For their third date the next week she invited him to a Sunday brunch. She made omelets and they ate on the roof of her building in Chelsea. “This could go somewhere,” he recalled thinking, and after brunch they went on the first of many “city explorations,” riding Citi Bikes along the West Side Highway from Chelsea up to around the Columbia area.
Ms. Soffen, 34, works in business development at Google, where she leads several emerging products on the payments team. She graduated from Cornell and received an M.B.A. with distinction from Harvard.
Mr. Marks, 32, is a senior manager in the New York office of Bain & Company, the management consultancy. He graduated from Yale, from which he also received a law degree.
In May 2019 they moved out of their studios — he from the Flatiron area — into a two-bedroom apartment together in Ms. Soffen’s building in Chelsea.
On Feb. 16, 2020, he proposed just north of Chelsea Piers, where he got down on one knee after finding a grassy spot with a good view of the Hudson. She said yes to the cheers of two passers-by, and then they returned to an apartment filled with dozens of all kinds of flowers in different colors in every conceivable container — beer steins, glasses, vases, a coffee carafe and a wine decanter. He picked them up earlier at their local bodega, and then dropped them off for her brother and sister-in-law, who live a block from their apartment, to arrange while they were out.
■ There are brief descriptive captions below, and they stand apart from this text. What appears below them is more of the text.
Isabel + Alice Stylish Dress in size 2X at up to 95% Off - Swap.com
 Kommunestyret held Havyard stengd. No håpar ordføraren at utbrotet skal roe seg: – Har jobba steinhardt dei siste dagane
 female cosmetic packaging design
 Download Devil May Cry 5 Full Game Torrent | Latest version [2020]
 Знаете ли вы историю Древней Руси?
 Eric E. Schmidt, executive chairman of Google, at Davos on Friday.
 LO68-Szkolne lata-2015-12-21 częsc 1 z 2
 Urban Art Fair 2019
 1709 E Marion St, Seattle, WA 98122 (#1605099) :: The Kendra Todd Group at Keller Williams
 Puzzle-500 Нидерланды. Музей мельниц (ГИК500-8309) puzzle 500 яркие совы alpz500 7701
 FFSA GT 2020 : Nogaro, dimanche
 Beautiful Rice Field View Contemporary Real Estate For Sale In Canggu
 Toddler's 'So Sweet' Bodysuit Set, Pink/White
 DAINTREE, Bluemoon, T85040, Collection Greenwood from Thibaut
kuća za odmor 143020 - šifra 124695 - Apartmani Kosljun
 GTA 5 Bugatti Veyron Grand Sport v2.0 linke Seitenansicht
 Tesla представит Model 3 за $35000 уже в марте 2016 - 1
“The Hudson River has been a part of our relationship from the very beginning,” he said.
They had planned to get married in October in the backyard of the bride’s paternal family’s beach house in Long Branch, N.J. Because of the pandemic, they moved up plans and married there on July 19. Rabbi Daniel S. Ross led a ceremony before the couple’s immediate family.
“It was so special,” said Ms. Soffen, who is taking the groom’s name. She wore the same satin wedding dress in the yard overlooking the beach that her paternal grandmother wore in 1952. Ms. Soffen is the seventh person in her family to wear it.
Everyone who attended the wedding was involved in the ceremony, the bride said, noting that her father and brother set up the tables, her sister-in-law made a two-tiered wedding cake, the fiancé of the groom’s sister played guitar accompanying their walks down the aisle, a friend took photos, her brother and his sister were the M.C.’s and a cousin was in charge of the Zoom call with 150 viewers.
The groom also had an upcoming role in the marriage that he might not have been aware of.
“I get to call Harrison my husband,” Ms. Soffen said after the wedding. “Now I actually get to say ‘my husband is making me pancakes for breakfast.’”
He made his wife a batch a few days later.